In the given figure, ∠2 = 65°, find ∠1, ∠4 and ∠3.

Solution:

(i) ∠1 + ∠2 = 180° [Supplementary angles)

∠ + 65° = 180°

∴ ∠1 = 180° – 65° = 115

(ii) ∠1 = ∠4 [Corresponding angles]

115° = ∠4

∴ ∠4 = 115°

(iii) ∠3 + ∠4 = 180° [Supplementary angles]

∠3 + 115° = 180°

∠3 = 180° – 115°

= 65°

Example 2.

Divide a given line AB = 4 cm into 5 equal parts.

Solution:

Steps of Construction:

(i) Draw AB = 4 cm.

(ii) At A, draw a ray AP making an acute angle with \(\overline{\mathrm{AB}}\).

(iii) At B, draw AP || BQ on opposite side.

(iv) With the help of compass, mark 5 points, A_{1}, A_{2}, A_{3}, A_{4} and A_{5} on AP at equal distances and B_{1}, B_{2}, B_{3}, B_{4} and B_{5} on BQ.

(v) Join A to B_{5} and B to A_{5}.

(vi) Join A_{1}B_{4}, A_{2}B_{3}, A_{3}B_{2} and A_{4}B_{1}.
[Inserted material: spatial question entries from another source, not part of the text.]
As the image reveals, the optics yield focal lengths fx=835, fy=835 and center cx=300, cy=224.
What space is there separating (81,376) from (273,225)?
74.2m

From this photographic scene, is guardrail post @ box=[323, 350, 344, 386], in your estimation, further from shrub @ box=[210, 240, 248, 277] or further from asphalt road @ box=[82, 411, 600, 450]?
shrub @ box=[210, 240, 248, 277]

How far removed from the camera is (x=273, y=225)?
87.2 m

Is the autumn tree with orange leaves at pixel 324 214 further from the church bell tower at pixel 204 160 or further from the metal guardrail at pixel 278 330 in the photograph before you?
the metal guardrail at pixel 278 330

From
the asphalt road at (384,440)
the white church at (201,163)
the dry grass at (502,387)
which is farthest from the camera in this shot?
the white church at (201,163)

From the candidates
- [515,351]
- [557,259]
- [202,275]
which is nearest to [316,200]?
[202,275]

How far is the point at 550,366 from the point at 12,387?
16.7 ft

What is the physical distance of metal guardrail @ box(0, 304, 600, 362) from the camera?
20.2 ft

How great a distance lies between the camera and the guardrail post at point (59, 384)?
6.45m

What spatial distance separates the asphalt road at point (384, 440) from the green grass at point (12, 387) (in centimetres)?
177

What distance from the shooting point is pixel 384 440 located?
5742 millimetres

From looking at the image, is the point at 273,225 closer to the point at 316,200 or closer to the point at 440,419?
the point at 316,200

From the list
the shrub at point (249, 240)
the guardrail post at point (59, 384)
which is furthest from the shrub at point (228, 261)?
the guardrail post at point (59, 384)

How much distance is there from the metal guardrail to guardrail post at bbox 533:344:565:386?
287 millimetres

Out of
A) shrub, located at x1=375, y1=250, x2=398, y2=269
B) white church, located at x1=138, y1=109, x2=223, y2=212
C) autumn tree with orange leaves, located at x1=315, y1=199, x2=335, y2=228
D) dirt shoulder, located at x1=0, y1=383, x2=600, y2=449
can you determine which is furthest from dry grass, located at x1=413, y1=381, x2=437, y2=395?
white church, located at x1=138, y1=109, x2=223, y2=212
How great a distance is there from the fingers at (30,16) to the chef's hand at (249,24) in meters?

(vii) Measure \(\overline{\mathrm{AC}_1}\), \(\overline{\mathrm{C}_1 \mathrm{C}_2}\), \(\overline{\mathrm{C}_2 \mathrm{C}_3}\), \(\overline{\mathrm{C}_3 \mathrm{C}_4}\) and \(\overline{\mathrm{C}_4 \mathrm{~B}}\) which are equal.